His influences and local loves? Guitarist Snooks Eaglin. Banjo master Emanuel Sayles. And others whose names I do not recognize and must look up on the net to figure out who they are, and what they play. 

Emanuel Sayles, banjo player
Emanuel Sayles, banjo player

It is a long list of musicians … all with the grace and elegance one could only hope for and appreciate within the repertoire of a jazz guitarist. Think George Benson (the most well  known or familiar name), Barney Kessel (a joy to discover) and Henry Johnson, a fellow whom Detroit met at Jazz Fest long ago, someone who has become a friend, giving him  an expensive guitar upon discovering all he had lost to Katrina – home, business and his instruments.

Henry Johnson, jazz guitarist
Henry Johnson, jazz guitarist

In an effort to communicate who I am (and yes … engage in shameless self-promotion …  I’m allowed, right??) we ended our interview as I tell him of the photography book, how  it has been received by a few born and raised New Orleanians. I add that even Jason Berry used one of the photographs (actually two but one stands out) in his recent film documenting jazz funerals and the traditions. Detroit asks about the image, and I have no trouble recalling which one – a colorfully painted sign appearing high on a solitary wooden utility pole that caught my eye – titled “The Inevitable” in the book.  

Sex, Death and Fried Chicken sign
The Inevitable
from Standing in the Shadows: New Orleans in Focus

Sex, death and fried chicken! “That was yours?”, he responds. “Everyone in the theater noticed that shot!” – creating a buzz at both showings he attended. With that.. a bit of  unexpected credibility and recognition – what more can a ‘damn Yankee’ ask for?  

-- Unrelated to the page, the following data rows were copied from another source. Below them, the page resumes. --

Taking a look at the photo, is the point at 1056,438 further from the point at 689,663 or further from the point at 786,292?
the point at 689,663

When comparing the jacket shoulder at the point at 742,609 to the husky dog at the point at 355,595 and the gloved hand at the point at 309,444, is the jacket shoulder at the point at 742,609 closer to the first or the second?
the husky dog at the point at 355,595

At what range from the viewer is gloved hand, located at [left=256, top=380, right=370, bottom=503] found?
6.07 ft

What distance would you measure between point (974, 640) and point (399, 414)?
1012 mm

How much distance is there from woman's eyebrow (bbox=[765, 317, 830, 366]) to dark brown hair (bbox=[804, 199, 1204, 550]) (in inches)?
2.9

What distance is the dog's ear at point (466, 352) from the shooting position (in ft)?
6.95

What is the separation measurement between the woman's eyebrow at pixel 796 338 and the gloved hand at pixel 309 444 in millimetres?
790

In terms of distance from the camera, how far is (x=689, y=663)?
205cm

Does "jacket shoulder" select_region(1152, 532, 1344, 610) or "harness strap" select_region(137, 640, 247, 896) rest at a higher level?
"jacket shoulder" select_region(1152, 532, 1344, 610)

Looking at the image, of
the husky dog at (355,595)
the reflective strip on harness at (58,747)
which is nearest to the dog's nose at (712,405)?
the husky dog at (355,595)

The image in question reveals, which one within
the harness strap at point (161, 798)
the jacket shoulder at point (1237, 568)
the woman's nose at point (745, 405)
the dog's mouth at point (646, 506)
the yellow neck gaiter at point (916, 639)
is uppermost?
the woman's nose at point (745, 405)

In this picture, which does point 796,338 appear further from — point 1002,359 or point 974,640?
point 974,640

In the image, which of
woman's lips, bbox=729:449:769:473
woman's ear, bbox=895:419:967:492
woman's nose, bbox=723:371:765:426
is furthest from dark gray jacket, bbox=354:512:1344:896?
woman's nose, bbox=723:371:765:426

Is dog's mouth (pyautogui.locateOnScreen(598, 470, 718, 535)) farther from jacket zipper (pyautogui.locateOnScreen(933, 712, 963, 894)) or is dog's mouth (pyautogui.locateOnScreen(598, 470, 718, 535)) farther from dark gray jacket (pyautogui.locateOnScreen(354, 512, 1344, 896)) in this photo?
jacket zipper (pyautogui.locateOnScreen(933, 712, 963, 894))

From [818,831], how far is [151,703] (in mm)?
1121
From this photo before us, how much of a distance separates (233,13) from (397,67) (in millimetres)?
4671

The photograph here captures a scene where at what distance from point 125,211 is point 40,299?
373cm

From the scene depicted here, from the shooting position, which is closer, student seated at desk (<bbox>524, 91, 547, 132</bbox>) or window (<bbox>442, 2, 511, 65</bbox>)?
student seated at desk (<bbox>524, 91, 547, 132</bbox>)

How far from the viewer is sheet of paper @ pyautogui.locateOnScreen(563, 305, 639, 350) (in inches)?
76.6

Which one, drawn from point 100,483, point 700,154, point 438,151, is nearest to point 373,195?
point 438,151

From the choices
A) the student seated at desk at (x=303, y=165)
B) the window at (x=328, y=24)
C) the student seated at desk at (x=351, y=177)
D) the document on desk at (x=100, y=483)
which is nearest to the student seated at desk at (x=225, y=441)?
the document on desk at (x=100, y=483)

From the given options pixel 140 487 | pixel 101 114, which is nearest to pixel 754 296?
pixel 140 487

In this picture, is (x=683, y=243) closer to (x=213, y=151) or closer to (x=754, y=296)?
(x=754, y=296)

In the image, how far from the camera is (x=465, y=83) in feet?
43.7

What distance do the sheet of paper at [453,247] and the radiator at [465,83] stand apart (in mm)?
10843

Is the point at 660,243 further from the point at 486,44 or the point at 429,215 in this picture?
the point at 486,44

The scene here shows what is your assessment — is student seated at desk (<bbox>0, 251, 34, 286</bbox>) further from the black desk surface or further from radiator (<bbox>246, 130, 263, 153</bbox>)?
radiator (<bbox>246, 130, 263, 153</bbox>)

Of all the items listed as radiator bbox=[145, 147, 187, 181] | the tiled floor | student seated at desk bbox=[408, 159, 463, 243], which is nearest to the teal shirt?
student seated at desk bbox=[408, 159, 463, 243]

We part company and end our conversation with the desire to actually meet one another in person. Too often some of these interviews terminate in a similar fashion, but then..  afterwards… nothing… not a word, no response to even a text, much less voice message or email. Oh well.. such is life, that’s how it is these days – everyone is busy and consumed with life. I get it, so am I.  

But somehow I am guessing (and yes, hoping too) that we shall meet in person upon my return to town. He is real. Authentic. And devoted to his artistry as well as the good family values learned from his parents so long ago.  

New Orleans… though teetering on the brink of extinction in terms of the culture for which it is renowned, meeting people like Detroit is a pure joy and reminder that all is not lost even at this late date in the 21st century. New Orleans is a people town and Detroit Brooks is good people.